I also believe there are four votes for a moratorium based on conversation I had Friday with another council member. What this would ultimately look like is another question–the devil is always in the details.
Scott
Ramiro proposed discussions to determine if a moratorium made sense. No way to propose that without using the word moratorium. The more complex projects may rush to get in under the wire, but other project owners may do what stock market participants do when faced with uncertainty…they wait. When big news is coming in the economy, stock market volume is reduced ahead of the news. Not many like to be ahead of the news.
I’m no financial analyst (and maybe some can weigh in here), but stock markets most definitely move in anticipation of big events and uncertainty. Uncertainty kills markets. But especially when those big events have an implied outcome (like a moratorium would). It’s not like we are going to have a moratorium and make it EASIER to take down trees and develop property, are we?
Yes. Markets move big time…to the sidelines. Lots of activity for sure -outright sales or by creating a delta neutral position through hedging. My point is that if developers are like traders, activity should go down, not up…as long as things remain uncertain.

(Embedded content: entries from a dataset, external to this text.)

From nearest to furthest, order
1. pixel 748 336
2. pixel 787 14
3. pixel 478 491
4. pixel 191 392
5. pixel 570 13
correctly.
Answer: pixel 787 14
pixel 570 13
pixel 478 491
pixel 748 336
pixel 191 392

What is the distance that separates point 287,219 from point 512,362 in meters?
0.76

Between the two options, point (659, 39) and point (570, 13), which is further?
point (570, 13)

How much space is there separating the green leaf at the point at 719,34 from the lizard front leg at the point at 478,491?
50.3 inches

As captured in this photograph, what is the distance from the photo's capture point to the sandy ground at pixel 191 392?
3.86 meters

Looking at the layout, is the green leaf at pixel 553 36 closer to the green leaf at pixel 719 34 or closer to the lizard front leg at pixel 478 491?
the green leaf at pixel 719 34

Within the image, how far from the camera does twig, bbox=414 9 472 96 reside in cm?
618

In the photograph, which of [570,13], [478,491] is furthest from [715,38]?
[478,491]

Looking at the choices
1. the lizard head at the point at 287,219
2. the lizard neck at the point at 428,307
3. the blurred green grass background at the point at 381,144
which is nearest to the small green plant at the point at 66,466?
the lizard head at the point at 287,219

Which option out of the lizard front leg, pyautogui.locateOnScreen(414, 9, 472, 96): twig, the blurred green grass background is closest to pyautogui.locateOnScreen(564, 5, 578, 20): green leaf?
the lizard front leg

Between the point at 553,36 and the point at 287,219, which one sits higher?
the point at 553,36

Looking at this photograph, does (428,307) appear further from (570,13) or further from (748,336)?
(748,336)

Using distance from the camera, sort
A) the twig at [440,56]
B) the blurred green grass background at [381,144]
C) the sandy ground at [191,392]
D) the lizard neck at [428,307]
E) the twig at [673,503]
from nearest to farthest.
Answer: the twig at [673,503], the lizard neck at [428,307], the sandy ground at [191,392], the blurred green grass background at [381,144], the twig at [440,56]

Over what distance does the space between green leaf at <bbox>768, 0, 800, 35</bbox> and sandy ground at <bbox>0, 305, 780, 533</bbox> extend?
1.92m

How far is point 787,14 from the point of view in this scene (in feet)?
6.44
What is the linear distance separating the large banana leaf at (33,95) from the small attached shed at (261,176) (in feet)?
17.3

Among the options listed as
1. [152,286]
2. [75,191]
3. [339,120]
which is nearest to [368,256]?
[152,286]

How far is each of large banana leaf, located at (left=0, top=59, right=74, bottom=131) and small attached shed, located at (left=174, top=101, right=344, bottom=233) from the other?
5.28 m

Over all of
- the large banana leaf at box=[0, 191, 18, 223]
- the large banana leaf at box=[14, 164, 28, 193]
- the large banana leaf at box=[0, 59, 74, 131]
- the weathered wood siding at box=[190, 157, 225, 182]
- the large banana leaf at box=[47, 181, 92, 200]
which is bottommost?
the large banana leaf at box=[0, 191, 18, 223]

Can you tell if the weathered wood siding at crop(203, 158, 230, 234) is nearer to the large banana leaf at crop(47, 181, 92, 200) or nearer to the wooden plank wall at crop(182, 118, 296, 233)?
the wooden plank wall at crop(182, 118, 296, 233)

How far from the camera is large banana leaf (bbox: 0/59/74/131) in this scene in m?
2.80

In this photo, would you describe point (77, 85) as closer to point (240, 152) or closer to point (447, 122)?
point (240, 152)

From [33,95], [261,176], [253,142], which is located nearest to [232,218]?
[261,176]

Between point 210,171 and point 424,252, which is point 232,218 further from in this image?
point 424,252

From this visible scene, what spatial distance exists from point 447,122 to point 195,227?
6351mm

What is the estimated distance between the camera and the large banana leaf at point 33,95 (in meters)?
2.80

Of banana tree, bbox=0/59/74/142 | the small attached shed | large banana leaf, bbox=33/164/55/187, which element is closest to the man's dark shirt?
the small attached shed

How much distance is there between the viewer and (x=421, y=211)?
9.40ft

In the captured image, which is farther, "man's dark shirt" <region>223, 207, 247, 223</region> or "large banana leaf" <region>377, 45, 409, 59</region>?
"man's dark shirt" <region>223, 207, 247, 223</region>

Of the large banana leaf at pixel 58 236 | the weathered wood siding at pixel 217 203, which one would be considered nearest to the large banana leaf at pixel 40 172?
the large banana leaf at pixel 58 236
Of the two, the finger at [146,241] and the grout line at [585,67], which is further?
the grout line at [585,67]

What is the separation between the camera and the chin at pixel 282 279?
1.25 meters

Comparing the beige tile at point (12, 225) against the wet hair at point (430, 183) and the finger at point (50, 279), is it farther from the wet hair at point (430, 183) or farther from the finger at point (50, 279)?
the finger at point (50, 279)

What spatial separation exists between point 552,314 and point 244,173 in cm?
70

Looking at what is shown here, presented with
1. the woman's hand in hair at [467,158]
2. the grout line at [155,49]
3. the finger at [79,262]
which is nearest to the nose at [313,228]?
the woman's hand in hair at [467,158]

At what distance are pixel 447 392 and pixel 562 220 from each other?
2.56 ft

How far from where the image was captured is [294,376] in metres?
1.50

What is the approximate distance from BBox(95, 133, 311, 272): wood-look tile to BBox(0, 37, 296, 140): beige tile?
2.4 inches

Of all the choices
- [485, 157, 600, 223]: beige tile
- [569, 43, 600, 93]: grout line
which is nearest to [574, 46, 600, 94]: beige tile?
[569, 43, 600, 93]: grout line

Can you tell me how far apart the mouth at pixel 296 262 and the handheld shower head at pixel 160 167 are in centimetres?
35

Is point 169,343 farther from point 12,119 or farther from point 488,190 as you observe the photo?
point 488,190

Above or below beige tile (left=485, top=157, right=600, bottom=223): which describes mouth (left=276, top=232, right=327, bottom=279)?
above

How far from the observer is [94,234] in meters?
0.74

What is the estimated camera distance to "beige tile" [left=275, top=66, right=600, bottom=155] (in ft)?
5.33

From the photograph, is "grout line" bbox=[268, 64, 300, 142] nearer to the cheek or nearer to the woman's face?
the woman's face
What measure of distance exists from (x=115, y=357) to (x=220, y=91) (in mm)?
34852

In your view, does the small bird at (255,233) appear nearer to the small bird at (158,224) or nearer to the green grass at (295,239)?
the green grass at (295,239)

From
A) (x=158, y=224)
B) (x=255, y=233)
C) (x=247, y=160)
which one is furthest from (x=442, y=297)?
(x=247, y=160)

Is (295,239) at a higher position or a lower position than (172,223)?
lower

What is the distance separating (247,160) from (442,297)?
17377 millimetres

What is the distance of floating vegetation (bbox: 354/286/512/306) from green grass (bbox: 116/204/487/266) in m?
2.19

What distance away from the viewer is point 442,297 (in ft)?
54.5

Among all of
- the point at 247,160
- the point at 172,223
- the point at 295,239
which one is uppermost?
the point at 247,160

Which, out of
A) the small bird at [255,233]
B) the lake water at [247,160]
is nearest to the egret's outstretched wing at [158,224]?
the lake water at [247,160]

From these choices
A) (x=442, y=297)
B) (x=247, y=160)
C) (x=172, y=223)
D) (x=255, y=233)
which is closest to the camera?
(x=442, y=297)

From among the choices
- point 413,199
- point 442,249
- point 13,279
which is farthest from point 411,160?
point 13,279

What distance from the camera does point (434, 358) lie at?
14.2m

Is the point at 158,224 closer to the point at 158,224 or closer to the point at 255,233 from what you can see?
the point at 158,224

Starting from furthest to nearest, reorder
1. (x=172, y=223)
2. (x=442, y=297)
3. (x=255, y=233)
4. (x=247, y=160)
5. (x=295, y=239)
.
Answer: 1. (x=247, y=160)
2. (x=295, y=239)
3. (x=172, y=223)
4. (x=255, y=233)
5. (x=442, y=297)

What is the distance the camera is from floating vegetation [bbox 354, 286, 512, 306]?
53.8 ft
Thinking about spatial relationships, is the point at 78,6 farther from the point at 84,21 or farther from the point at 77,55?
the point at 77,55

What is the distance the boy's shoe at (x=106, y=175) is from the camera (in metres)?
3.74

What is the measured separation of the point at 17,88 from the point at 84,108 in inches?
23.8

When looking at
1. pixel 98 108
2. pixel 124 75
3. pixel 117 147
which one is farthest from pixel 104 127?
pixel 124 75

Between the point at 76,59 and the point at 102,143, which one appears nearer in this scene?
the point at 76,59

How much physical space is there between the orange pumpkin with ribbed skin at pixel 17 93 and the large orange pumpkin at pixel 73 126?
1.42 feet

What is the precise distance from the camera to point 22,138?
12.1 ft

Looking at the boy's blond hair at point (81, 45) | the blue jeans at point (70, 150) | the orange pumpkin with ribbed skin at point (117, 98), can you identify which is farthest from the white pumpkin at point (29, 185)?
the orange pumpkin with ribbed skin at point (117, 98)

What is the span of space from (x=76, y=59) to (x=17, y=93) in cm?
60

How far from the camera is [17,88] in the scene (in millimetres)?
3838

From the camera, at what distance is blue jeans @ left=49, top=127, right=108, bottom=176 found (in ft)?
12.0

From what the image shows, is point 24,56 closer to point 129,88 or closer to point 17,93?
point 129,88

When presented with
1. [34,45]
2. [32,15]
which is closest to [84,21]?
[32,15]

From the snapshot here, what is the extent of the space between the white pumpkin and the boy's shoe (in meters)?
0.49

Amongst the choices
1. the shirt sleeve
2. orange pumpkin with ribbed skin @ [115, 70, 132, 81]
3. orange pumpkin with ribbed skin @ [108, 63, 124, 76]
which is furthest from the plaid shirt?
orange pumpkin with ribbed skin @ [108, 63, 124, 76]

Ramiro created uncertainty (maybe a moratorium on Tuesday, maybe not. Maybe 2 months of talk about it, maybe no moratorium). Any developer that needs more than two months to get an application into the pipeline might very well wait. Especially projects that have dependencies beyond their control, like say for example, they are closing on property they don’t totally have locked up, or can’t complete SEPA review in time. In that case, best to wait as see what shakes out.